**Supplied information**.
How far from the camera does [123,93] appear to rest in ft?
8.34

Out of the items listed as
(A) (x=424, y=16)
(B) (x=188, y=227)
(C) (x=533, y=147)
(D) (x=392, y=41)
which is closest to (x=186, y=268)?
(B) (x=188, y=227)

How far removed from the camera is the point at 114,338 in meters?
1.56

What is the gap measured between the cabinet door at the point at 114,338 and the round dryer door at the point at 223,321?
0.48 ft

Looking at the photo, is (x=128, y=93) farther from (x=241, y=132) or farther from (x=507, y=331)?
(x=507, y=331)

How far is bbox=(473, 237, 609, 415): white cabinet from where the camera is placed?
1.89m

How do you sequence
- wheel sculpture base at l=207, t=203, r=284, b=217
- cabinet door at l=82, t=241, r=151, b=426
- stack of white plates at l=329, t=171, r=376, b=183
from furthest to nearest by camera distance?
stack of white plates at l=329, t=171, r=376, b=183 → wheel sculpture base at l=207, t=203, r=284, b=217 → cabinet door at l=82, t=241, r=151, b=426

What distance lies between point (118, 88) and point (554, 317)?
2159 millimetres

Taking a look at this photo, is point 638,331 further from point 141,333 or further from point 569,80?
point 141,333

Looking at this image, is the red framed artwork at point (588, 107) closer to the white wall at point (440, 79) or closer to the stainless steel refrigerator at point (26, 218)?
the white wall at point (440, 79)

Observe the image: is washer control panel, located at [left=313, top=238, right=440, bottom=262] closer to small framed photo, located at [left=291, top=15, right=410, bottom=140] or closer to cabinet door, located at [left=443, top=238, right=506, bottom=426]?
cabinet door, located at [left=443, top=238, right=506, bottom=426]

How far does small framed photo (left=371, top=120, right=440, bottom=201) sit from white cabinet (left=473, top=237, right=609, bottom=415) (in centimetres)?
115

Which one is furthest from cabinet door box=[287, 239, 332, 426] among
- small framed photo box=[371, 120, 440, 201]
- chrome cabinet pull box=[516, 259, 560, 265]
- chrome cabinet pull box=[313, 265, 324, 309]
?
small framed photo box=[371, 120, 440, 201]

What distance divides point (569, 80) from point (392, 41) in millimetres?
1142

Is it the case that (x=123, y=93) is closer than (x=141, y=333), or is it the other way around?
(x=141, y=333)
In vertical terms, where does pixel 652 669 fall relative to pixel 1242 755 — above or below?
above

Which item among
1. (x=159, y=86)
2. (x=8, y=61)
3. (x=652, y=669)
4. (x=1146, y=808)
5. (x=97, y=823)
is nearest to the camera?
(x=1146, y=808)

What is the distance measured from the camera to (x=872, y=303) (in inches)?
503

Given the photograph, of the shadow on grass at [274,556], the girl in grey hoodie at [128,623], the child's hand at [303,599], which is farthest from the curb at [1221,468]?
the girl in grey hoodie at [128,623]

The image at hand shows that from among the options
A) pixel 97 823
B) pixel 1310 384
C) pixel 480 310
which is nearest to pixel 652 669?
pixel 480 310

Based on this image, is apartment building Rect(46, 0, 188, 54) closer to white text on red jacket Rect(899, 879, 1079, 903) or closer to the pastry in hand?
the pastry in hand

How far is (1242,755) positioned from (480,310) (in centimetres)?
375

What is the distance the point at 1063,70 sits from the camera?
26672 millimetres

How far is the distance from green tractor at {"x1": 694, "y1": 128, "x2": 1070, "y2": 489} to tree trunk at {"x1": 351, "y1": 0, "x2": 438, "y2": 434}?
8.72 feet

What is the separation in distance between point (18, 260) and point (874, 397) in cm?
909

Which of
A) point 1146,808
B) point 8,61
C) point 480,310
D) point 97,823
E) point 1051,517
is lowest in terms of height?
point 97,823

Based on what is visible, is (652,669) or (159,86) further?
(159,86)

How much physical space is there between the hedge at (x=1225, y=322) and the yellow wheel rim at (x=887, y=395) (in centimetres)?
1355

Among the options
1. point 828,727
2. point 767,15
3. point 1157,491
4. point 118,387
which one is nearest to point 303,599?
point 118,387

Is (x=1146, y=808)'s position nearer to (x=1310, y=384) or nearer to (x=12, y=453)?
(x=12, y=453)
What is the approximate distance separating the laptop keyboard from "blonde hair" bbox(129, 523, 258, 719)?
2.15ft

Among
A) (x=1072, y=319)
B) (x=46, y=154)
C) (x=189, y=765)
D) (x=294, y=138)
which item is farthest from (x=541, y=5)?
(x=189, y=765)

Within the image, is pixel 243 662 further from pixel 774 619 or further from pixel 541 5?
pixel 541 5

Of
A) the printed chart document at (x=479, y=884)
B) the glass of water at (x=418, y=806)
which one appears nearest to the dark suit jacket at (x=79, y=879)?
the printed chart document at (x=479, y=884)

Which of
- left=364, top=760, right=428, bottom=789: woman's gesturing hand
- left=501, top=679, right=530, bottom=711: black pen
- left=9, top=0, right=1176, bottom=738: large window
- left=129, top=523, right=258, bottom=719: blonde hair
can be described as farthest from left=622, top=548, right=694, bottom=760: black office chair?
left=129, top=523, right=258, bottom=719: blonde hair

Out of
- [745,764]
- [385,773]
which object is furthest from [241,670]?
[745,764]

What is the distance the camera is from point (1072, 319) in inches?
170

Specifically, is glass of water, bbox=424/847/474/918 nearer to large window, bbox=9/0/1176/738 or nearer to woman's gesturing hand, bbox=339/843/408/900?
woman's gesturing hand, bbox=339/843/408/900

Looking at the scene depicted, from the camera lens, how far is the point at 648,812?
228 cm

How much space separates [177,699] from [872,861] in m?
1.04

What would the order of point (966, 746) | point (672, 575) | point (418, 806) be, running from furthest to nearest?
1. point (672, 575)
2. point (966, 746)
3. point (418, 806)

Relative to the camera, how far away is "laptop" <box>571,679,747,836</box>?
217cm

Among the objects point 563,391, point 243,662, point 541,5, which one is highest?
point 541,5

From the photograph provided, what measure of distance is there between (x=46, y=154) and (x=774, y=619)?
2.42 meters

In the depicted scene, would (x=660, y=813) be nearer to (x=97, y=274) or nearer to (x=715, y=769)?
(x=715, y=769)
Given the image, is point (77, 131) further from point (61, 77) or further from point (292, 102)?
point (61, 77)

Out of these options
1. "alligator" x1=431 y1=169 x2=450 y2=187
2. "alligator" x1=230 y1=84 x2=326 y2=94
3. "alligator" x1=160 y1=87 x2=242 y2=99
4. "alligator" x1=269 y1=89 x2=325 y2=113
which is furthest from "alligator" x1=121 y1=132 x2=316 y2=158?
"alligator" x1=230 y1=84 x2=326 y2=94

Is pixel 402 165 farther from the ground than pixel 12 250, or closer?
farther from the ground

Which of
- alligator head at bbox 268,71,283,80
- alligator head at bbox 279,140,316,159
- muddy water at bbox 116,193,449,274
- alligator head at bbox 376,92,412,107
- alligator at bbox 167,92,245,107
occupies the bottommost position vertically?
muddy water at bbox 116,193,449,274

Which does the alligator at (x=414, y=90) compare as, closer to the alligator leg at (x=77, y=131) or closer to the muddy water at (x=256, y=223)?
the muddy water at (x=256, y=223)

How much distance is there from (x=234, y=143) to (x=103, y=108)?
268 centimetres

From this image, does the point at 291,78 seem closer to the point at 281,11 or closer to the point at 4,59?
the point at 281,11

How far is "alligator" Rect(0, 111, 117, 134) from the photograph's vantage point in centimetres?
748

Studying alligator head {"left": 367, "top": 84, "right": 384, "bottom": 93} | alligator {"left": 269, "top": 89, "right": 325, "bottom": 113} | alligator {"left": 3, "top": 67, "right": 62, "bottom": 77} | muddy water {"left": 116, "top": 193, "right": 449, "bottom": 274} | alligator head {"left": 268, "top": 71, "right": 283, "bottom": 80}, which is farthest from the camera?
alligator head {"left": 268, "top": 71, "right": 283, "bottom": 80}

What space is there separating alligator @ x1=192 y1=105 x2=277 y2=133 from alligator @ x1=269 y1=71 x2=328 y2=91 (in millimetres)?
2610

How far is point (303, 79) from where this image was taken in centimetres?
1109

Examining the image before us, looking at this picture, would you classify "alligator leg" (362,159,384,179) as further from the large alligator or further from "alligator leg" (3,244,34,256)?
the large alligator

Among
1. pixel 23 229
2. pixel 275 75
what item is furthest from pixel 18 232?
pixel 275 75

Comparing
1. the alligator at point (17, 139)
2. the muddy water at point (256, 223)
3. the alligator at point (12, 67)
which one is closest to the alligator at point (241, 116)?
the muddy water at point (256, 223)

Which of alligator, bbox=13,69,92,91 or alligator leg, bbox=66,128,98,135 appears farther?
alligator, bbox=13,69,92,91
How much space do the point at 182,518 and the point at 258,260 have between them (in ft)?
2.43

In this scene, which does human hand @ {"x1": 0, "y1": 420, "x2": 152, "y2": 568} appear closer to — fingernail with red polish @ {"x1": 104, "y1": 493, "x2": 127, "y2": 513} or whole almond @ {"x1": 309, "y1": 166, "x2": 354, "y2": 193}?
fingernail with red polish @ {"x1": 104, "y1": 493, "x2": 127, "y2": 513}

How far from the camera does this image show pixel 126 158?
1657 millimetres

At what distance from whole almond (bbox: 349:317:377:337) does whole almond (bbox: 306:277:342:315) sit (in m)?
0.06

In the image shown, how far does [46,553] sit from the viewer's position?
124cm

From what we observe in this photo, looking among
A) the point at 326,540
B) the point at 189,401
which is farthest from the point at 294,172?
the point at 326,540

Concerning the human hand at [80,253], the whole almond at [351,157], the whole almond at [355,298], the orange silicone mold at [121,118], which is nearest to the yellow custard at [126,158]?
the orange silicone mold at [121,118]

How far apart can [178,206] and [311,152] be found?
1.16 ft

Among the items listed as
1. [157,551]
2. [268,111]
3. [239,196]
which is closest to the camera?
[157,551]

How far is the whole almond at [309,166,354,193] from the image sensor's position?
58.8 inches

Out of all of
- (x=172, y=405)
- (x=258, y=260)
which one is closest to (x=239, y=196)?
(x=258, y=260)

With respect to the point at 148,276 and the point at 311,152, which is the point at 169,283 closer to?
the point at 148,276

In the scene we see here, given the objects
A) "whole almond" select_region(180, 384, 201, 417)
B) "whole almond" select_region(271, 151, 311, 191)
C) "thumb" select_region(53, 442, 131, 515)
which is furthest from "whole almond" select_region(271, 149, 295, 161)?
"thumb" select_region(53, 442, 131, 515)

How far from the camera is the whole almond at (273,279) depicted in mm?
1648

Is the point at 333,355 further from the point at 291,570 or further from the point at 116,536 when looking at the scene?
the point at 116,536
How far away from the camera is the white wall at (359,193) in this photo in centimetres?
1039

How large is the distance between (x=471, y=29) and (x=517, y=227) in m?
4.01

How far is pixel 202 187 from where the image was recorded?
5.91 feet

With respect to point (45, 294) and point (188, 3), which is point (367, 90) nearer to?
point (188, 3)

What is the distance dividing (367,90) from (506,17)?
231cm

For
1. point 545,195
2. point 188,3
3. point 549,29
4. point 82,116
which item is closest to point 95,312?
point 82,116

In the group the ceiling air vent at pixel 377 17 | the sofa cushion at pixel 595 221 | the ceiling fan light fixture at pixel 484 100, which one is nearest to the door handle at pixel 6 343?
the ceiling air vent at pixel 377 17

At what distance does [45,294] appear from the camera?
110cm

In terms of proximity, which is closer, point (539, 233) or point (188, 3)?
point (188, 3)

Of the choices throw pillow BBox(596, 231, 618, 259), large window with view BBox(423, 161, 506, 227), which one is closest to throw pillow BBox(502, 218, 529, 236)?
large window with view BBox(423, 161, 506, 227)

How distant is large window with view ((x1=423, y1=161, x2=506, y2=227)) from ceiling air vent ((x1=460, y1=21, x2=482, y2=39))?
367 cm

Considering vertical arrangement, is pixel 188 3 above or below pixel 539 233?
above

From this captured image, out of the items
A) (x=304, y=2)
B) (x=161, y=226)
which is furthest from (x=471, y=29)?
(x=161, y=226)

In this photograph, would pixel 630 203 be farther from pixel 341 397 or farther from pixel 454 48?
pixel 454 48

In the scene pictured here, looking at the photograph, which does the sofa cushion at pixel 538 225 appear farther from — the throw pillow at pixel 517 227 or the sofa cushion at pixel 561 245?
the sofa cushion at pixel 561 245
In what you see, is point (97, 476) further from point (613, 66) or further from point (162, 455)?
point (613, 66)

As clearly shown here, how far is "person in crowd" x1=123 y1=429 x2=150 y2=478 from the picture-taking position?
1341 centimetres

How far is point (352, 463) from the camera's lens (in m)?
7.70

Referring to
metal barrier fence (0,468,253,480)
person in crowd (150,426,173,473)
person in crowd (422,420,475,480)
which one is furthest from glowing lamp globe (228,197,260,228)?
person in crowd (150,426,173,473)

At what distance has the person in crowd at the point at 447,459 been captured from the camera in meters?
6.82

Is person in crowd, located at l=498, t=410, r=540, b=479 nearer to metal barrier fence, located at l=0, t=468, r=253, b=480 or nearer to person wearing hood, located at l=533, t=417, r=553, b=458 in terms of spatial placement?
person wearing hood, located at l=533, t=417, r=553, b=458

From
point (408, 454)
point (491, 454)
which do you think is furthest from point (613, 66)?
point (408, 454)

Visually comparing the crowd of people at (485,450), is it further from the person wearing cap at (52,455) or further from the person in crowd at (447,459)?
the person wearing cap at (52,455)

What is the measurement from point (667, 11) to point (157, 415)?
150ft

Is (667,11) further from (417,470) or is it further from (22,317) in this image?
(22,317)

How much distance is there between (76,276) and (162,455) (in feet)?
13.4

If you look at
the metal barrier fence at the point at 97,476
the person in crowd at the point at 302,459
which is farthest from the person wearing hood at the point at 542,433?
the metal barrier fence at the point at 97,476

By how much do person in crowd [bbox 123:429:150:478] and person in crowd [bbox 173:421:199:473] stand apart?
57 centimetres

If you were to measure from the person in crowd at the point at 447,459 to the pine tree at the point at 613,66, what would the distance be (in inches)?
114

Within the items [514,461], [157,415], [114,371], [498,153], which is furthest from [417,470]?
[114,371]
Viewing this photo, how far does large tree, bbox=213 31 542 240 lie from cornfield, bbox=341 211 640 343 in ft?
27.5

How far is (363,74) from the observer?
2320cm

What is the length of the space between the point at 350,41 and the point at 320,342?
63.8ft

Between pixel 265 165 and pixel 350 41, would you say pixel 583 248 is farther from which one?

**Written instruction**. From the line that contains "Is (667,11) further" down to the last line of the listing above, repeat each line exactly, and include nothing else.

**Output below**.
Is (667,11) further from (417,470) or is it further from (22,317) in this image?
(22,317)

How much distance is there between (76,276) and (162,455) (in feet)?
13.4

If you look at
the metal barrier fence at the point at 97,476
the person in crowd at the point at 302,459
which is farthest from the person wearing hood at the point at 542,433?
the metal barrier fence at the point at 97,476

By how much do person in crowd [bbox 123:429:150:478] and person in crowd [bbox 173:421:199:473] stand apart?
57 centimetres

If you were to measure from the person in crowd at the point at 447,459 to the pine tree at the point at 613,66, what would the distance be (in inches)?
114

Within the items [514,461], [157,415], [114,371], [498,153], which is furthest from [417,470]?
[114,371]
Viewing this photo, how far does large tree, bbox=213 31 542 240 lie from cornfield, bbox=341 211 640 343 in ft?
27.5

How far is (363,74) from the observer?
2320cm

What is the length of the space between the point at 350,41 and the point at 320,342?
63.8ft

Between pixel 265 165 and pixel 350 41, would you say pixel 583 248 is farther from which one?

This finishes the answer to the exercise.